**EXERCISE INSTRUCTIONS**:
Reproduce the data below verbatim from the line containing "How great a" through its final line, and produce nothing more.

==============================

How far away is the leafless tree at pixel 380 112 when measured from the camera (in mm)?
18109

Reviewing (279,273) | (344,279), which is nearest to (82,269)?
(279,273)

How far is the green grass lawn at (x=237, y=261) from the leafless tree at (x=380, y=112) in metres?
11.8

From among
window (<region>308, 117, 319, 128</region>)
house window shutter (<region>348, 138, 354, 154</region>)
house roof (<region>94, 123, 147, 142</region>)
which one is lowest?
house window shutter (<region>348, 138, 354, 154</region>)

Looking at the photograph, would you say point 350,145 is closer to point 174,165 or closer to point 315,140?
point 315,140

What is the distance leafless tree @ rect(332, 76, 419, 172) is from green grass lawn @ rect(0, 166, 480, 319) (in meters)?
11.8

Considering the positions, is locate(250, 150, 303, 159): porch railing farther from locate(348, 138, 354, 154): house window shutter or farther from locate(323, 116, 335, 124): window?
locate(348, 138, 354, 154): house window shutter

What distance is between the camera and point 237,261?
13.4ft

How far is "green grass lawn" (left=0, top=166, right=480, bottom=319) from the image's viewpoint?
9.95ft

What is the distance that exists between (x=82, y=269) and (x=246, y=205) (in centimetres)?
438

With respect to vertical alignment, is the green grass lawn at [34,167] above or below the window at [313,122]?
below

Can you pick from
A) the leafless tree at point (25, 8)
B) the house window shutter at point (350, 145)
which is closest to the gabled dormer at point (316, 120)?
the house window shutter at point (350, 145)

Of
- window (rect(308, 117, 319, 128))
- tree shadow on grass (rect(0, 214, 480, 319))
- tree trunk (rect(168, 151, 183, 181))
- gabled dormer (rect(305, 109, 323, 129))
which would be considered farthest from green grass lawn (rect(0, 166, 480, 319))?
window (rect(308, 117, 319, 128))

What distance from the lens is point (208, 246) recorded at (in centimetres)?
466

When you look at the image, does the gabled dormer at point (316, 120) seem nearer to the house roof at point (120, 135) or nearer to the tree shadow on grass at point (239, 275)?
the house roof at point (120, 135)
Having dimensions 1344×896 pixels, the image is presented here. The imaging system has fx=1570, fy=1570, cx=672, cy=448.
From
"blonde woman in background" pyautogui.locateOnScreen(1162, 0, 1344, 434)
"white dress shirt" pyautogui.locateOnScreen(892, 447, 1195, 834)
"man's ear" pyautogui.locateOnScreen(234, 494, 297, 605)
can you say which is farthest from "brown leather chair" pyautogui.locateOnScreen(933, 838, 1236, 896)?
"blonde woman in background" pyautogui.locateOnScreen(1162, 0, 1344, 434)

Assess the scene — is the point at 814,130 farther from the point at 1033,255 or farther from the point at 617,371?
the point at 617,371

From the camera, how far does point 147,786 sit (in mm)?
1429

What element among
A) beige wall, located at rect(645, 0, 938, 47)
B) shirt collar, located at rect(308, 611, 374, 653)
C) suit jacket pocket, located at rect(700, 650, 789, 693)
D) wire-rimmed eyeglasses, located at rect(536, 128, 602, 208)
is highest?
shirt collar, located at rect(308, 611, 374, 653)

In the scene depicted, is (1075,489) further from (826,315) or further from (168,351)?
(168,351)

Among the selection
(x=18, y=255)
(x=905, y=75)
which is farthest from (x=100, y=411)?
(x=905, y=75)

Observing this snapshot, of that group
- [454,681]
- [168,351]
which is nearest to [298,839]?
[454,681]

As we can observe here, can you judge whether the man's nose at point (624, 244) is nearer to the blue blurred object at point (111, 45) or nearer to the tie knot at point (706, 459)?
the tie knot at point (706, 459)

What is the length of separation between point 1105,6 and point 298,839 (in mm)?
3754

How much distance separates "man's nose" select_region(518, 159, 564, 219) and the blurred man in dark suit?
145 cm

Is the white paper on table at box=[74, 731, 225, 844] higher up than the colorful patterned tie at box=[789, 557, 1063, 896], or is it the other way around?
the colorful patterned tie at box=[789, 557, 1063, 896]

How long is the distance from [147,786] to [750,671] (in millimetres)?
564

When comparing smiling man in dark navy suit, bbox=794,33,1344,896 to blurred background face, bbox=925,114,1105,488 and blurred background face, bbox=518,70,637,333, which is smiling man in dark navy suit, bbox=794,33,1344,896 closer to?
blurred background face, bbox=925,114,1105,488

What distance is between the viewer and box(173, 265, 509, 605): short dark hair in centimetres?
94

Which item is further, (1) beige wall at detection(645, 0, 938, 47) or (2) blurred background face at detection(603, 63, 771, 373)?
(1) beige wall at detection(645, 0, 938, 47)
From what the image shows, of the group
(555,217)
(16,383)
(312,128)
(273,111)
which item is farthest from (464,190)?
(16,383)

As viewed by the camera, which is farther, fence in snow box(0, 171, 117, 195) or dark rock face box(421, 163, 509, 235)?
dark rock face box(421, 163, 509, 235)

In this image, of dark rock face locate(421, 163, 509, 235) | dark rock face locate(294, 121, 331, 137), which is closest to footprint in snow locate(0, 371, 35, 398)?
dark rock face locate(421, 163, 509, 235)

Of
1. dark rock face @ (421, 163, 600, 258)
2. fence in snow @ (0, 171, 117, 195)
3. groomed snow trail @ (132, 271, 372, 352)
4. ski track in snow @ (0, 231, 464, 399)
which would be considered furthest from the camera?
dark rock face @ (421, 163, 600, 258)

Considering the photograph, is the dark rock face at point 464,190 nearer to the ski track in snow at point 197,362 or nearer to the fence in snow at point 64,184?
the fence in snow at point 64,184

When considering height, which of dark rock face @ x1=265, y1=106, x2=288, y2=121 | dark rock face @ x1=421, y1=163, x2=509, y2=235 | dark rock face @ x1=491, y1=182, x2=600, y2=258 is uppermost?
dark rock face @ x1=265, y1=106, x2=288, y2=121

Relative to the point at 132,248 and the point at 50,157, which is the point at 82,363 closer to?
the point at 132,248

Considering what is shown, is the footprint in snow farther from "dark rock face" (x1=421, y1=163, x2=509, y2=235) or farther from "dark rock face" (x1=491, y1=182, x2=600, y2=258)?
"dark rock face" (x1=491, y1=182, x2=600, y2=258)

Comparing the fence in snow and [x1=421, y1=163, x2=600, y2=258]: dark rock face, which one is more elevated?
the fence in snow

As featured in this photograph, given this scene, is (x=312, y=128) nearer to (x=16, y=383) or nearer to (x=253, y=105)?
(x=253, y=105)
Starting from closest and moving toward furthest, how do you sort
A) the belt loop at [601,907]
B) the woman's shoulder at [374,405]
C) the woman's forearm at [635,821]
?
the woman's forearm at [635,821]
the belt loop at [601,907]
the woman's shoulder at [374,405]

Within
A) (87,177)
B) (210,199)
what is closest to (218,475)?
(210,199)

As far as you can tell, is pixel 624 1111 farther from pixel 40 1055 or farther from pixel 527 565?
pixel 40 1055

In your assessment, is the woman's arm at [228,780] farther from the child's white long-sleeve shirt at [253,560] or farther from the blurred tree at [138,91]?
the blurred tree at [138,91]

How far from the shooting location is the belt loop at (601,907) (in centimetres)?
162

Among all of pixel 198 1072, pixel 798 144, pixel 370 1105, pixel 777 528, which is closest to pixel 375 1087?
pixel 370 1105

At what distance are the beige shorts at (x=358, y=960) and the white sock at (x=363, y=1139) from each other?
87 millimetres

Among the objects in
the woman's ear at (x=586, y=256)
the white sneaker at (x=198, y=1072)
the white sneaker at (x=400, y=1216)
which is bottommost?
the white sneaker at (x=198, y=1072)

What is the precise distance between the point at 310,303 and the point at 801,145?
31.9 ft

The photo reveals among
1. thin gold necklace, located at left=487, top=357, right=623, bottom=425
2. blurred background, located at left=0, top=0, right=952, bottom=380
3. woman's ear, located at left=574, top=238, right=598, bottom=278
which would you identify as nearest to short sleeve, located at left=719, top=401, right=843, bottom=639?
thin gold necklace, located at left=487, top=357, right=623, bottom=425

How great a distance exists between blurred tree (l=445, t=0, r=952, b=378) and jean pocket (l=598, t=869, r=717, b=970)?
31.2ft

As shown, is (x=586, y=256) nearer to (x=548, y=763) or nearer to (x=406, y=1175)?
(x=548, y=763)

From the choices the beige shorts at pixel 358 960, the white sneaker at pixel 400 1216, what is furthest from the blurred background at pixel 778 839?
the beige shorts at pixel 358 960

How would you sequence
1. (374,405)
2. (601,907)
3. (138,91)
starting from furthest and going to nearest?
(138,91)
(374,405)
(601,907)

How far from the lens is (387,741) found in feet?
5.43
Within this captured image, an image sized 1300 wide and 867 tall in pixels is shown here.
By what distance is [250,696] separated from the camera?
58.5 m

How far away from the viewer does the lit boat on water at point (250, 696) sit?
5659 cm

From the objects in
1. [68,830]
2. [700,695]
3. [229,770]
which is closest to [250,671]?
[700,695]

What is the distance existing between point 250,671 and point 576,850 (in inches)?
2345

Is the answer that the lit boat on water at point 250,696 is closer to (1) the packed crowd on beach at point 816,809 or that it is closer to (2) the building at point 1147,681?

==============================

**TASK ANSWER**:
How great a distance exists between blurred tree (l=445, t=0, r=952, b=378) and jean pocket (l=598, t=869, r=717, b=970)?
31.2ft

As shown, is (x=586, y=256) nearer to (x=548, y=763) or nearer to (x=406, y=1175)?
(x=548, y=763)

From the choices the beige shorts at pixel 358 960, the white sneaker at pixel 400 1216, what is furthest from the blurred background at pixel 778 839?
the beige shorts at pixel 358 960

How would you sequence
1. (374,405)
2. (601,907)
3. (138,91)
starting from furthest and going to nearest?
(138,91)
(374,405)
(601,907)

How far from the lens is (387,741) found in feet?
5.43
Within this captured image, an image sized 1300 wide and 867 tall in pixels is shown here.
By what distance is [250,696] separated from the camera?
58.5 m

How far away from the viewer does the lit boat on water at point (250, 696) sit?
5659 cm

From the objects in
1. [68,830]
2. [700,695]
3. [229,770]
which is closest to [250,671]?
[700,695]

What is the distance existing between point 250,671 and point 576,850 (in inches)?
2345

Is the answer that the lit boat on water at point 250,696 is closer to (1) the packed crowd on beach at point 816,809 or that it is closer to (2) the building at point 1147,681?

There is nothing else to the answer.